Señalaba un periódico nacional hace algunas fechas que el PSOE comienza a señalar ya a Podemos como su "competidor directo por la hegemonía del voto de izquierda".

Harían, sin embargo, bien los socialistas españoles en no obsesionarse demasiado con el fulgurante partido de Pablo Iglesias y poner antes de nada su propia casa en orden.

Porque si algo ha conseguido incluso antes de haberse presentado a unas elecciones locales o nacionales ese nuevo partido es haber sacado de su zona de confort a los que nos han gobernado alternativamente desde la llegada de la democracia.

Estaban demasiado acostumbrados populares y socialistas -cualesquiera que fueran sus diferencias ideológicas- a repartirse cargos y prebendas, a una malsana complicidad con el poder económico y financiero, a mirar para otro lado ante los casos de corrupción que ahora nos escandalizan.

Hasta que estalló la crisis y se descubrió de pronto cómo se había estado viviendo una enorme ficción a base de crédito fácil, fútbol a todas horas, prestidigitación y mentiras.

Y quienes, como en tantos pueblos del cinturón obrero de Madrid o de otros lugares se habían creído de pronto clase media y dado sus votos al PP, vieron cómo se desvanecía de pronto su sueño pequeñoburgués.

Y la gente entendió solo entonces la gravedad de lo ocurrido cuando el presidente Zapatero, por imposición del BCE, se saltó la soberanía popular y reformó de la noche a la mañana la Constitución anteponiendo el pago a los acreedores a la financiación de los servicios públicos.
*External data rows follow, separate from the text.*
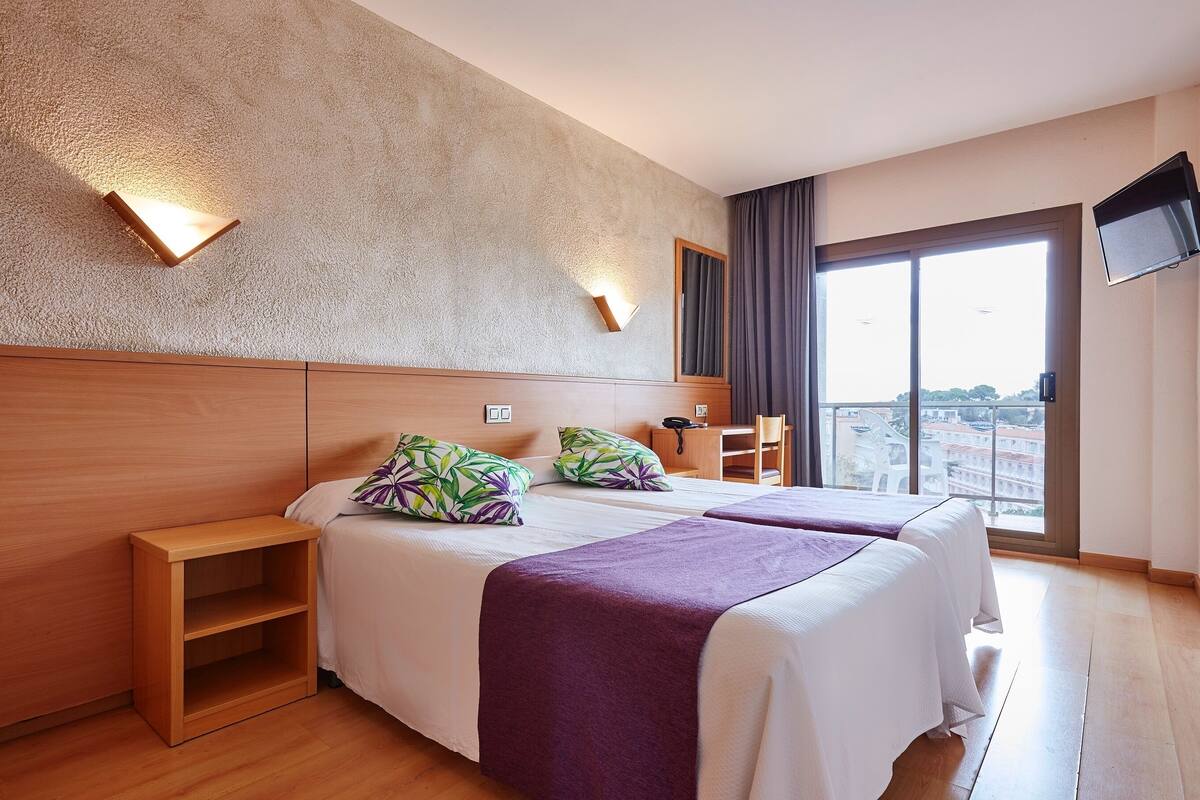 Hotellihuone, jossa on kaksi sänkyä, puinen pääty, yöpöytä, televisio ja suuri ikkuna, josta avautuu näkymä kaupunkiin.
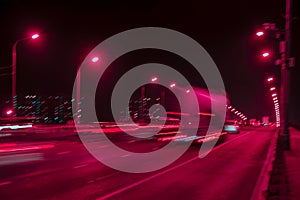 Fast driving traffic at night. Abstract blurred background of urban moving cars with bright brake lights at night. Auto, city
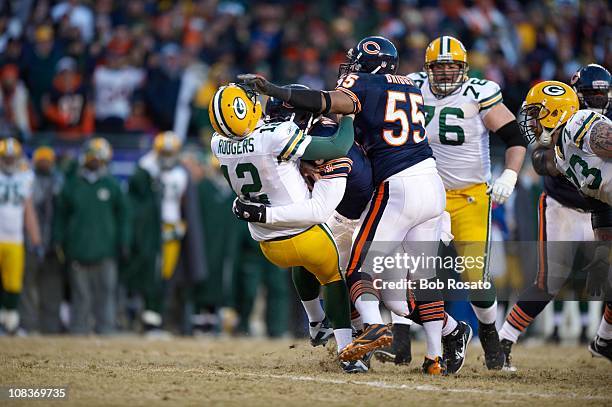 Championship: Green Bay Packers QB Aaron Rodgers in action during tackle by Chicago Bears Julius Peppers at Soldier Field. Peppers received penalty...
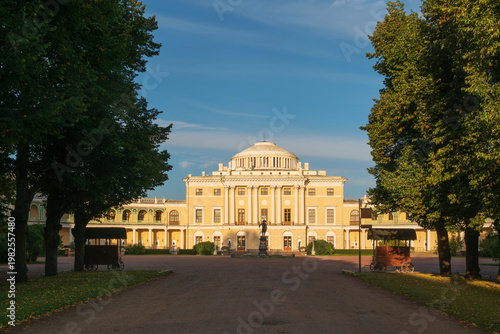 Summer Palace of Emperor Paul I in Pavlovsk and the the monument to Emperor Paul I from the Triple Linden Alley on a sunny day, Pavlovsk, St. Petersburg, Russia
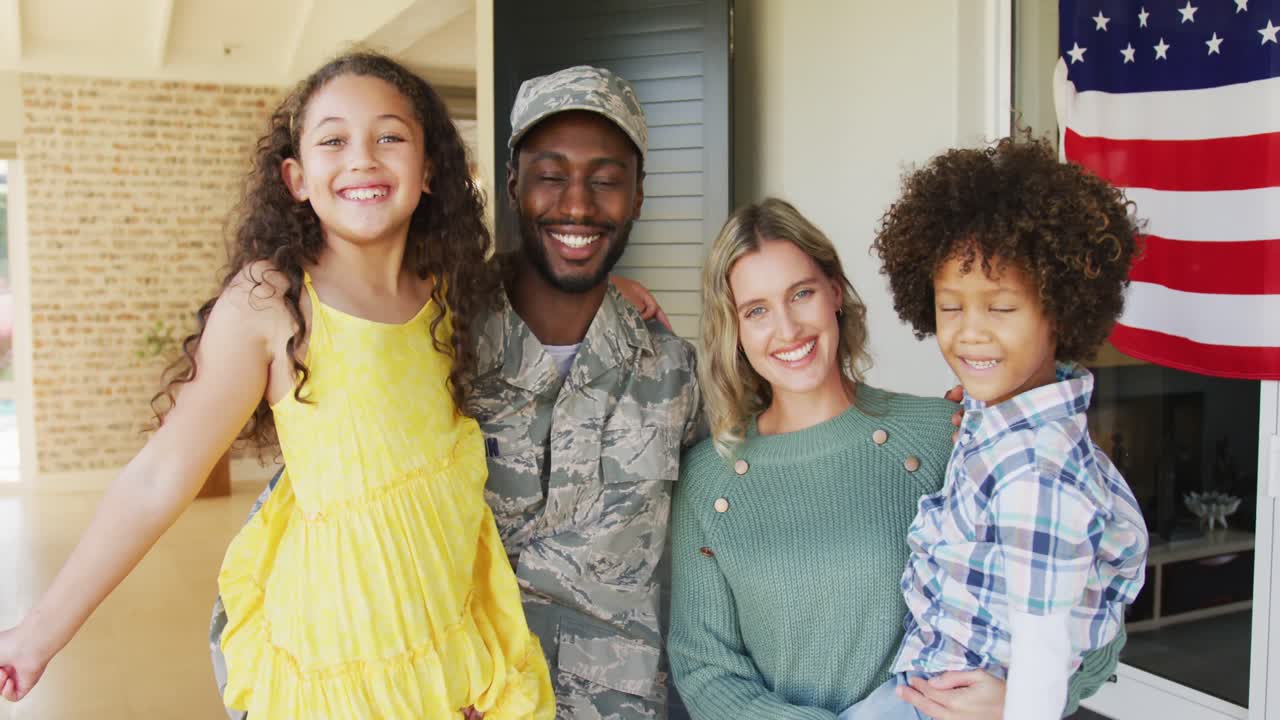 Video of happy diverse family standing outside of house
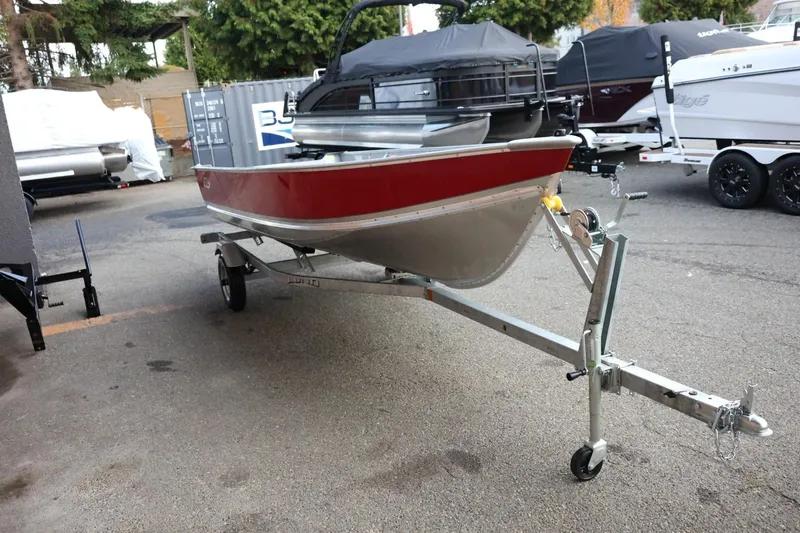 Slide: The Image of 2026 Lund SSV-16 Tiller boat on trailer, red and silver, parked outdoors. - 10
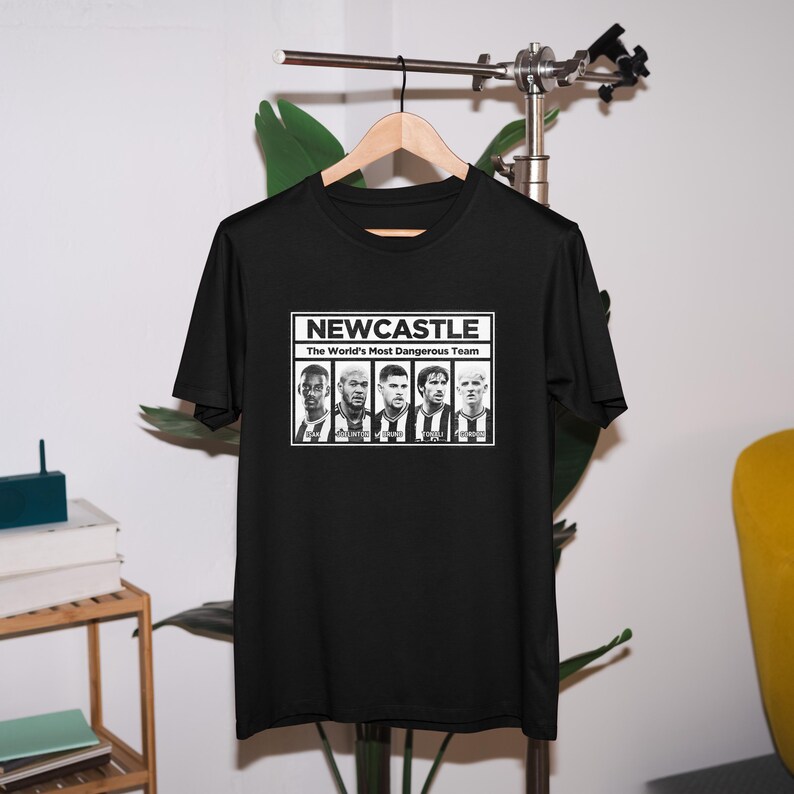 K&ouml;nnte beinhalten: Schwarzes T-Shirt mit einer wei&szlig;en Grafik von f&uuml;nf Fu&szlig;ballspielern und dem Text "NEWCASTLE The World's Most Dangerous Team".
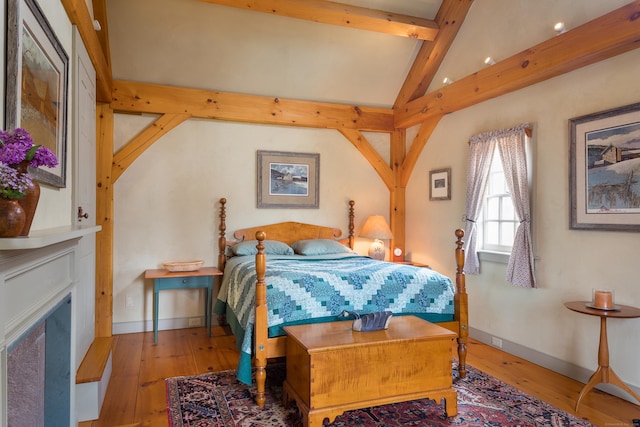 bedroom featuring baseboards, lofted ceiling with beams, hardwood / wood-style floors, and a fireplace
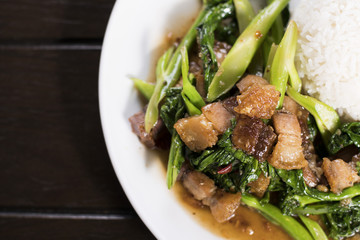 Chinese broccoli and crispy pork belly stir fry over rice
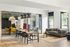 Modern open living area with chic wooden flooring, stylish dining table, and cozy seating, enhanced by large windows for natural light.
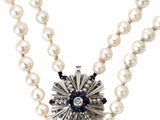 un gros plan sur un collier orné de perles et d'une fleur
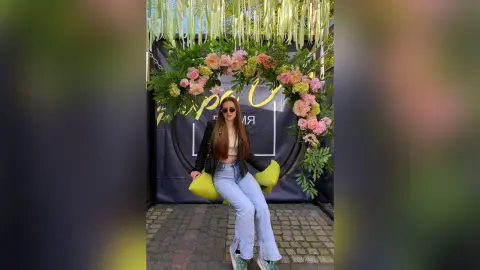 Young woman in sunglasses and jeans sitting on a floral swing decorated with pink roses in a garden setting.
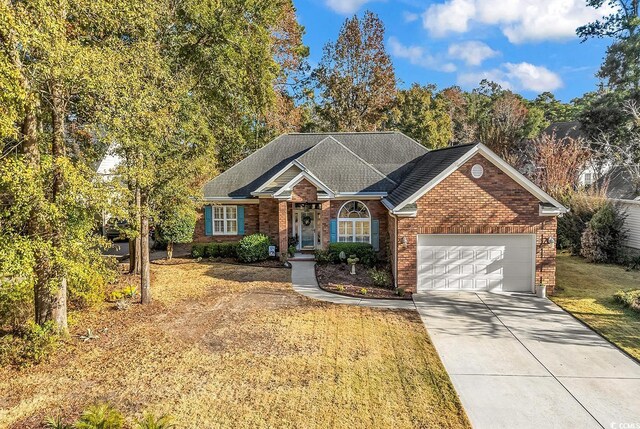 view of front of property featuring a garage and a front yard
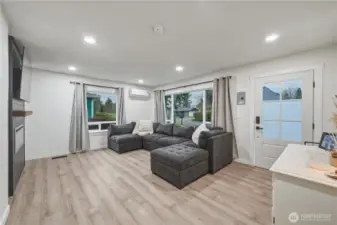 Enter into living room with tons of windows. New flooring, paint, lighting, windows and electric fireplace.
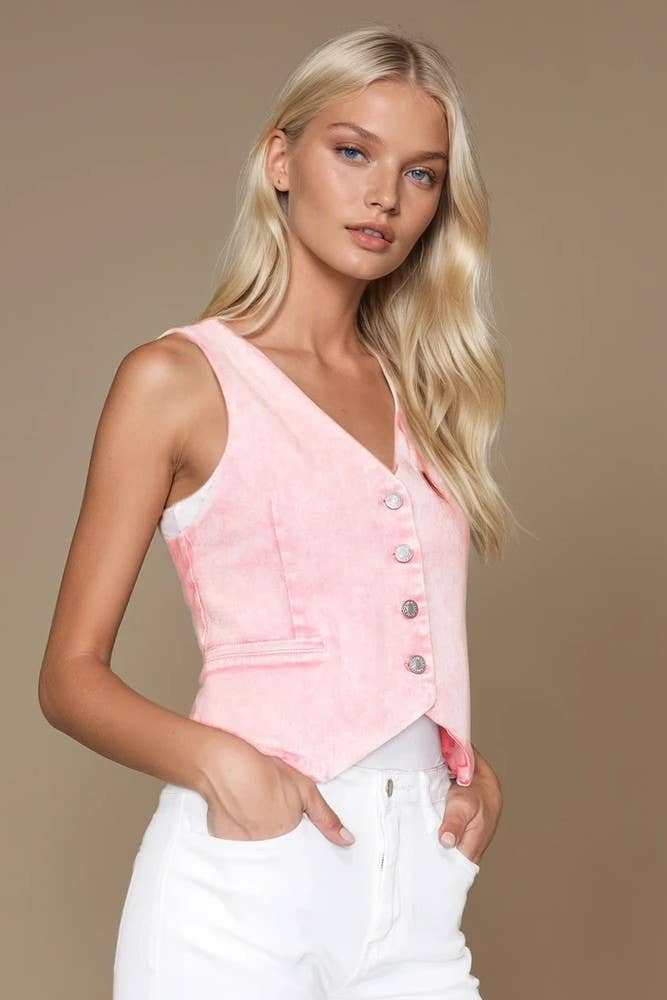 Woman wearing a pink sleeveless top with buttons against a beige background
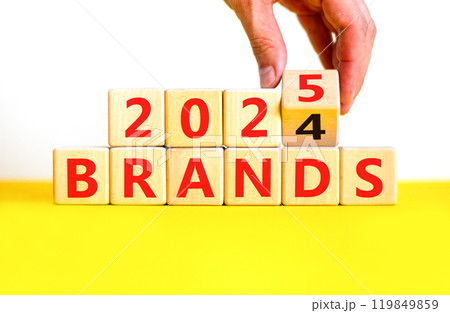 Planning 2025 brands new year symbol. Concept words 2024 Brands to 2025 Brands on beautiful wooden blocks. Beautiful yellow table white background. Business 2025 brands new year concept. Copy space. Planning 2025 brands new year symbol. Concept words 2024 Brands to 2025 Brands on beautiful wooden blocks. Beautiful yellow table white background. Business 2025 brands new year concept. Copy space. 119849859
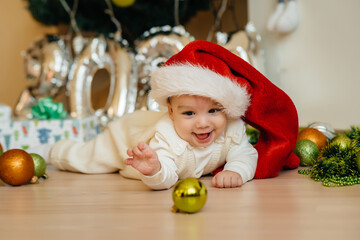 Obraz na płótnie Canvas Cute smiling baby is lying under a festive Christmas tree and playing with gifts. Christmas and New Year celebrations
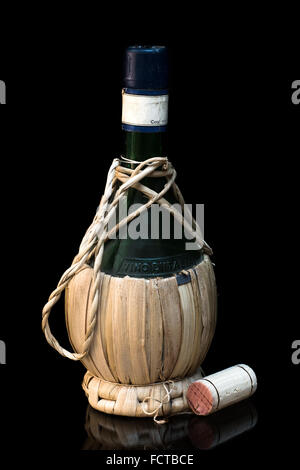Vieille bouteille de vin italien sur fond noir Banque D'Images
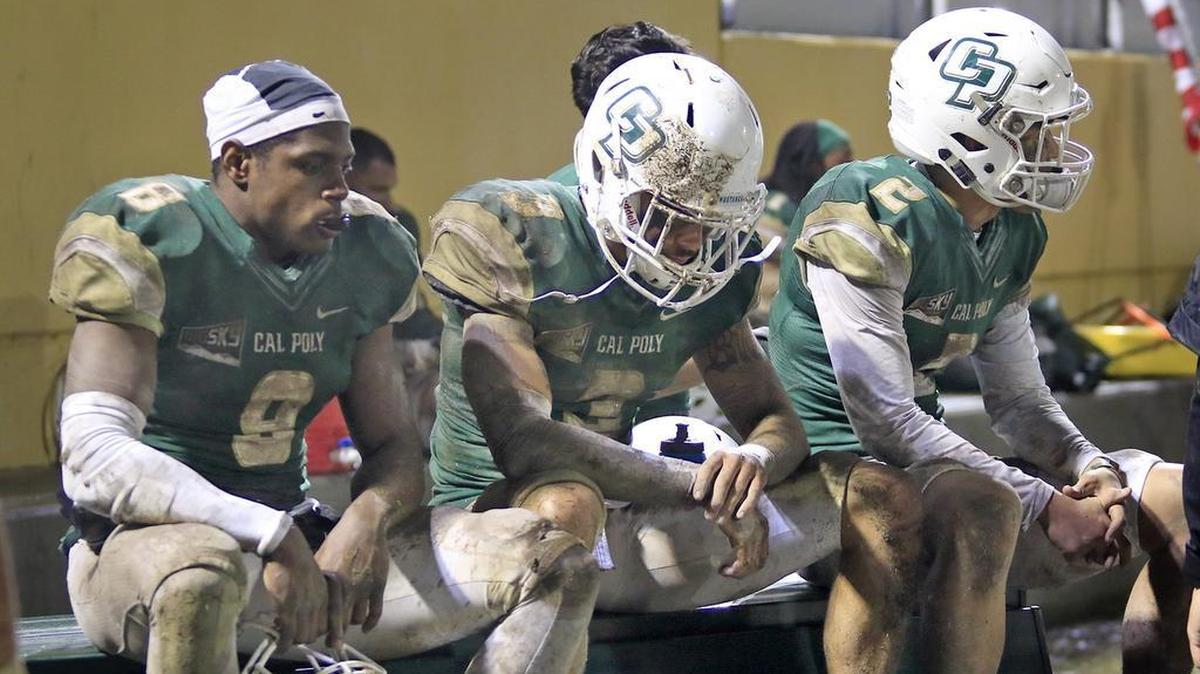 Cal Poly players react to the Mustangs’ season-ending loss to San Diego in the first round of the FCS playoffs Saturday night at Alex G. Spanos Stadium.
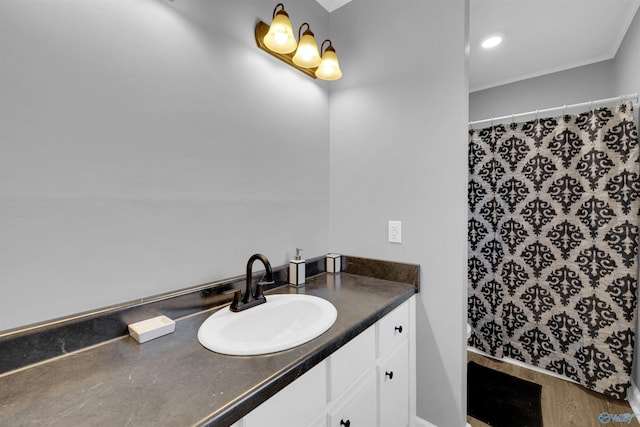 bathroom with crown molding, vanity, and curtained shower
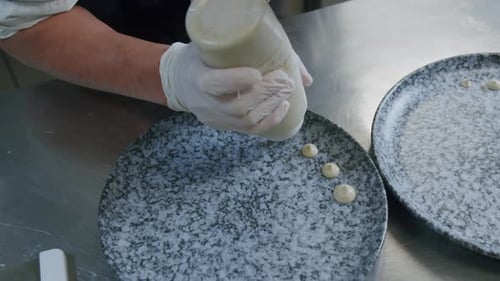 Chef Plating Gourmet Dish with Squeeze Bottle
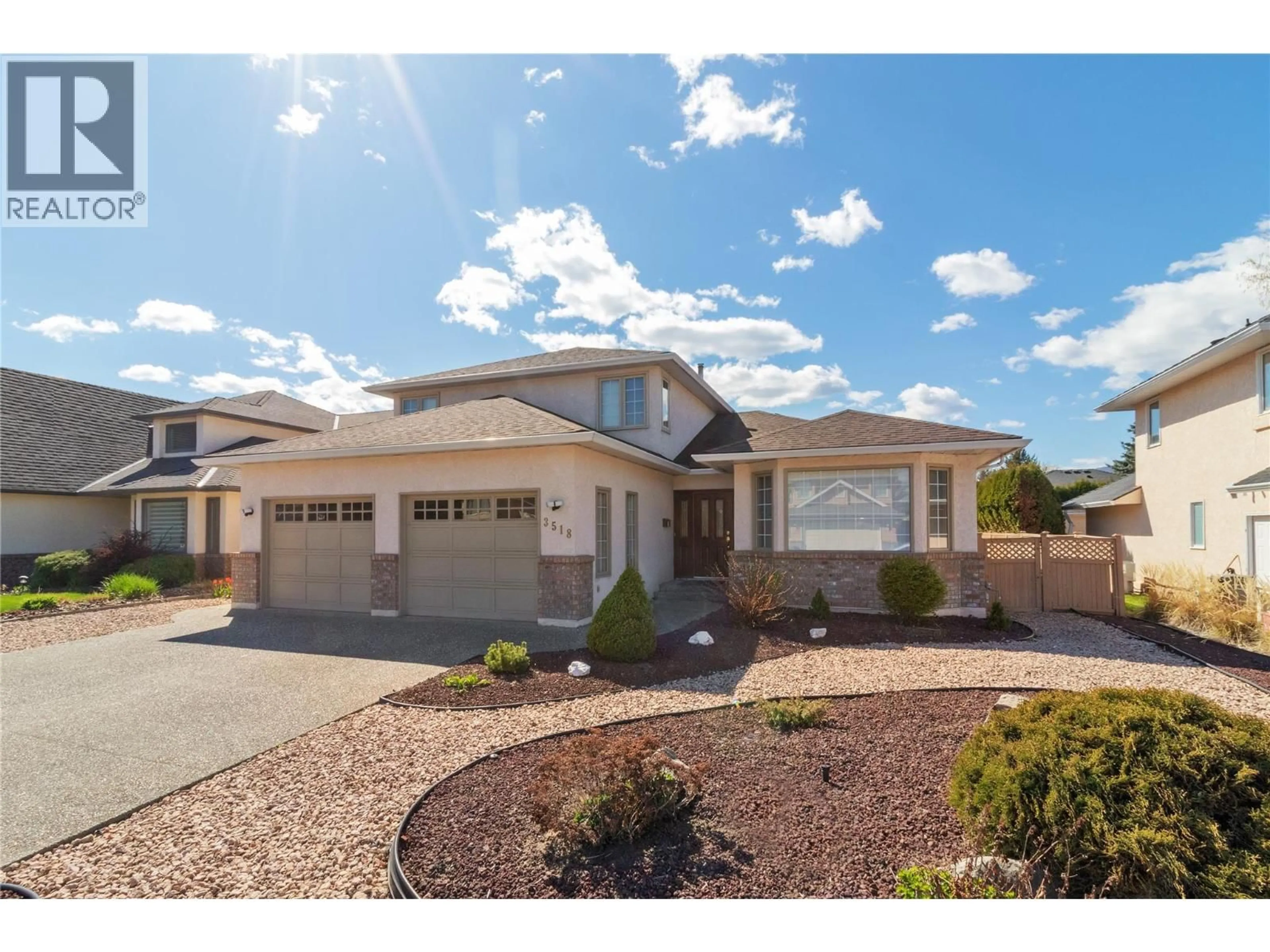 Home with vinyl exterior material, street for 3518 INVERMERE COURT, Kelowna British Columbia V1W3R5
Y todos aquellos ciudadanos que, tras retirar su confianza a Zapatero habían dado a Mariano Rajoy un cheque en blanco para seguir esa misma política y profundizar en los recortes en la creencia de que con un político conservador aquí como la canciller alemana Angela Merkel las cosas iban a mejorar rápidamente, terminaron sintiéndose engañados.

No ocurrió lo que les habían prometido: el paro continuó creciendo, los jóvenes tuvieron que seguir en casa de sus padres o emigrar en busca de trabajo mientras por exigencias presupuestarias e intereses ideológicos se recortaron prestaciones y servicios, aumentaba la desigualdad, crecía la pobreza infantil y el país se abarataba solo para los inversores extranjeros.

Y quienes votaron una y otra vez a políticos tan corruptos como desvergonzados mientras parecía haber trabajo y crédito barato para todos terminaron dándose cuenta de su enorme equivocación.

Y ahora también parecen haber comprendido finalmente los socialistas que un puñado de reformas sociales como el matrimonio homosexual no justifican por sí solas un gobierno de izquierdas. Se esperan de él muchas otras cosas como las que lleva años reclamando, con tanta perseverancia como escaso éxito, Izquierda Unida y que ahora, con mucho más eco mediático en nuestra sociedad del espectáculo, reivindican los jóvenes dirigentes de Podemos.

En lugar pues de intentar obsesionarse con Podemos, deberían los socialistas aprender de sus propios errores y elaborar un programa coherente de defensa del Estado social con los oportunos ajustes, pero venciendo ante todo cualquier tentación de cerrarles el paso a los que muchos tachan de simples populistas con alianzas "non sanctas" como las que ya propugnan algunos y con las que cavarían su propia tumba.